Job item A —
In the judgment below, on what date did the Commissioner apply for restraining and other orders?

---------- Text block ----------

Commissioner of Police v O'Carroll

Case

[2025] NZHC 1634

19 June 2025

No judgment structure available for this case.

IN THE HIGH COURT OF NEW ZEALAND AUCKLAND REGISTRY

I TE KŌTI MATUA O AOTEAROA TĀMAKI MAKAURAU ROHE

CIV-2024-404-0492 [2025] NZHC 1634

UNDER  the Criminal Proceeds (Recovery) Act 2009

BETWEEN  COMMISSIONER OF POLICE

Applicant

AND  DAVID GERRARD O’CARROLL

Respondent

On the papers:          19 June 2025

Counsel:M R Harborow and N V Narayanan for applicant C S Fredric for respondent

Date of judgment:     19 June 2025


JUDGMENT OF JAGOSE J


This judgment was delivered by me on 19 June 2025 at 12.30pm.

Pursuant to Rule 11.5 of the High Court Rules.

………………………… Registrar/Deputy Registrar

Counsel/Solicitors:

C S Fredric, Barrister, Auckland Meredith Connell, Auckland Tucker & Co, Auckland

COMMISSIONER OF POLICE v O’CARROLL [2025] NZHC 1634 [19 June 2025]

[1]                   As duty judge, I have the Commissioner’s now-unopposed 12 March 2024 application for restraining and other orders in respect of Mr O’Carroll’s specific holdings of cryptocurrency.

[2]                 The application is supported by 11 March 2024 affidavits of police officers essentially contending the cryptocurrency to be tainted property (as obtained from significant criminal activity), and Mr O’Carroll to have unlawfully benefited from significant criminal activity, being the importation of and/or dealing in class A drugs, including cocaine and methamphetamine.1

Law

[3]                 If I am satisfied I have reasonable grounds to believe the cryptocurrency to be tainted property, or Mr O’Carroll unlawfully benefited from significant criminal activity, I may make a restraining order in respect of all or part of his property. By the order, the property is not to be disposed of, or dealt with, other than is provided for in the restraining order, and is under the Official Assignee’s custody and control.2

Discussion

[4]                 ‘Restraining orders’ are “a holding measure”, to preserve property if to be forfeited to the Crown as derived from significant criminal activity.3 ‘Significant criminal activity’ is offending punishable by a maximum term of imprisonment of five years or more, or offending obtaining property with a value exceeding $30,000.4

[5]                 I am satisfied, on the basis of the affidavits, I have reasonable grounds to believe  both  the  cryptocurrency  is  tainted  property  and,   by  its  possession,    Mr O’Carroll unlawfully benefited from significant criminal activity in drug offending. The latter previously has been established in decisions of this and the District Courts.5 Fundamentally, Mr O’Connor has no legitimate source of revenue as would permit his accumulation of the cryptocurrency.

---------- Input data ----------

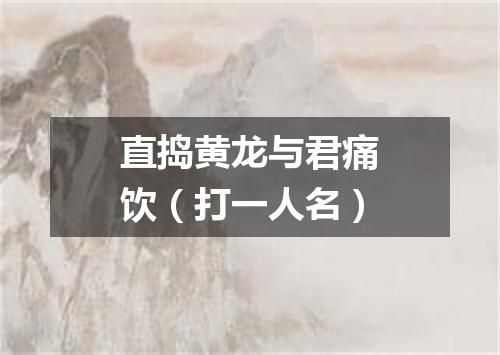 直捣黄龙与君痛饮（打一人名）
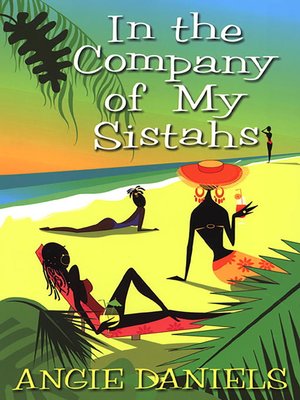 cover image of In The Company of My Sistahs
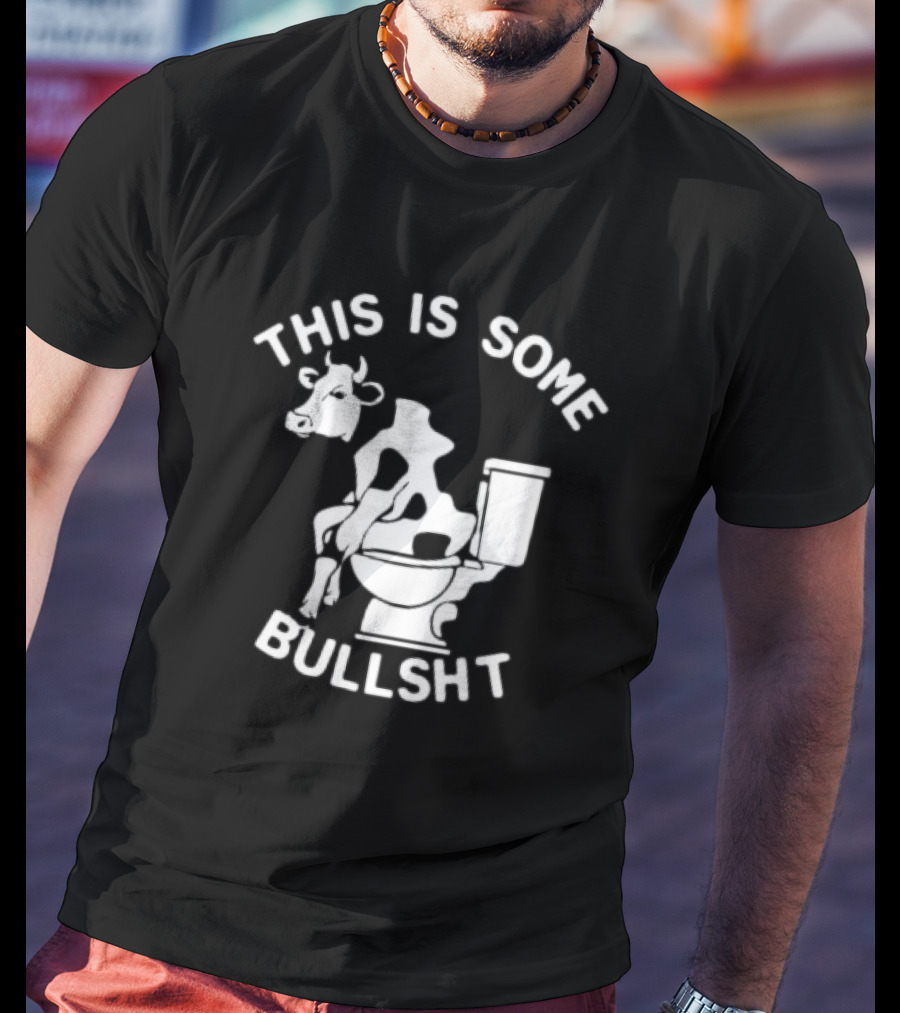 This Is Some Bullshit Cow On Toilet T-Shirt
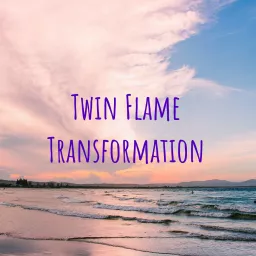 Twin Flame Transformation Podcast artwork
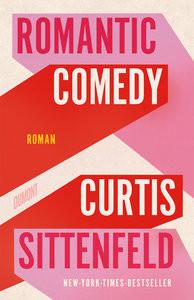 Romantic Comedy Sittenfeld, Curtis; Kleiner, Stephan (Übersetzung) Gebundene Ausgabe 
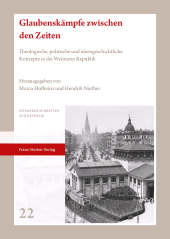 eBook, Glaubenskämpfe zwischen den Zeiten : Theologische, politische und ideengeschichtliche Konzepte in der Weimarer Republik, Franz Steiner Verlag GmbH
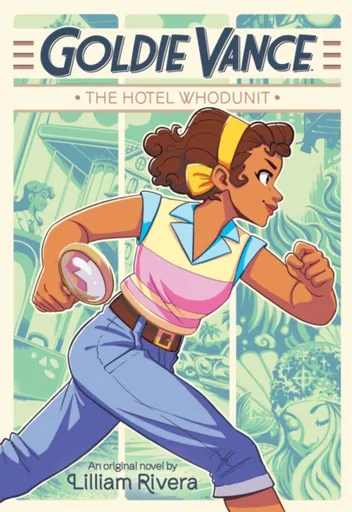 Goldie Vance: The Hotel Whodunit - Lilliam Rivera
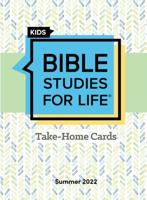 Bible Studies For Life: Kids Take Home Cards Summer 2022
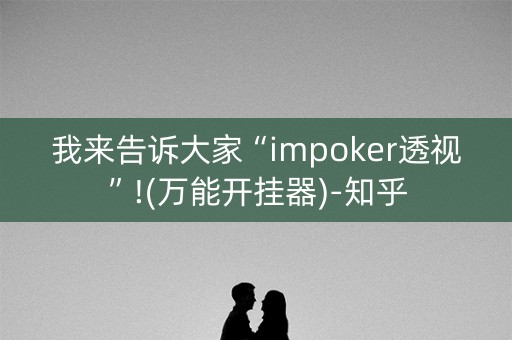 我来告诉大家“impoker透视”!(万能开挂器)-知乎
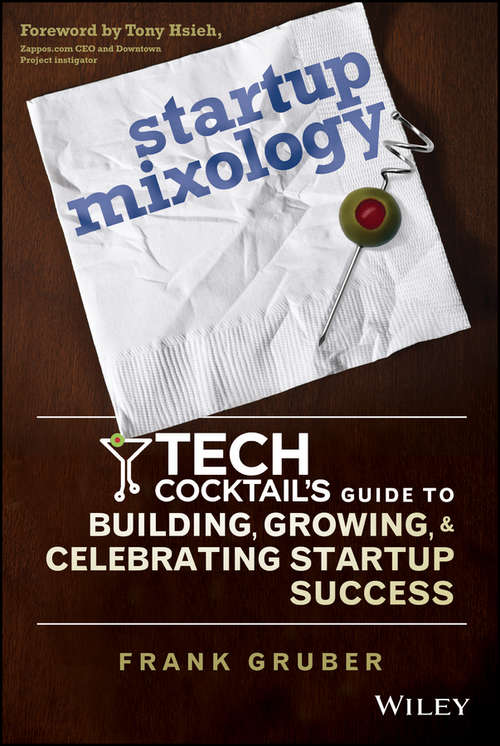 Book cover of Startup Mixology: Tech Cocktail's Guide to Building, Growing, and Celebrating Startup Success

----------

Job item B —
Turn the ten entries above into a Markdown table with the columns "Row" and "Caption," one numbered row per entry. Leave out the picture markers.

Your solution A —
12 March 2024

Your solution B —
| Row | Caption |
|---|---|
| 1 |  直捣黄龙与君痛饮（打一人名） |
| 2 |  cover image of In The Company of My Sistahs |
| 3 |  This Is Some Bullshit Cow On Toilet T-Shirt |
| 4 |  Twin Flame Transformation Podcast artwork |
| 5 |  Romantic Comedy Sittenfeld, Curtis; Kleiner, Stephan (Übersetzung) Gebundene Ausgabe  |
| 6 |  eBook, Glaubenskämpfe zwischen den Zeiten : Theologische, politische und ideengeschichtliche Konzepte in der Weimarer Republik, Franz Steiner Verlag GmbH |
| 7 |  Goldie Vance: The Hotel Whodunit - Lilliam Rivera |
| 8 |  Bible Studies For Life: Kids Take Home Cards Summer 2022 |
| 9 |  我来告诉大家“impoker透视”!(万能开挂器)-知乎 |
| 10 |  Book cover of Startup Mixology: Tech Cocktail's Guide to Building, Growing, and Celebrating Startup Success |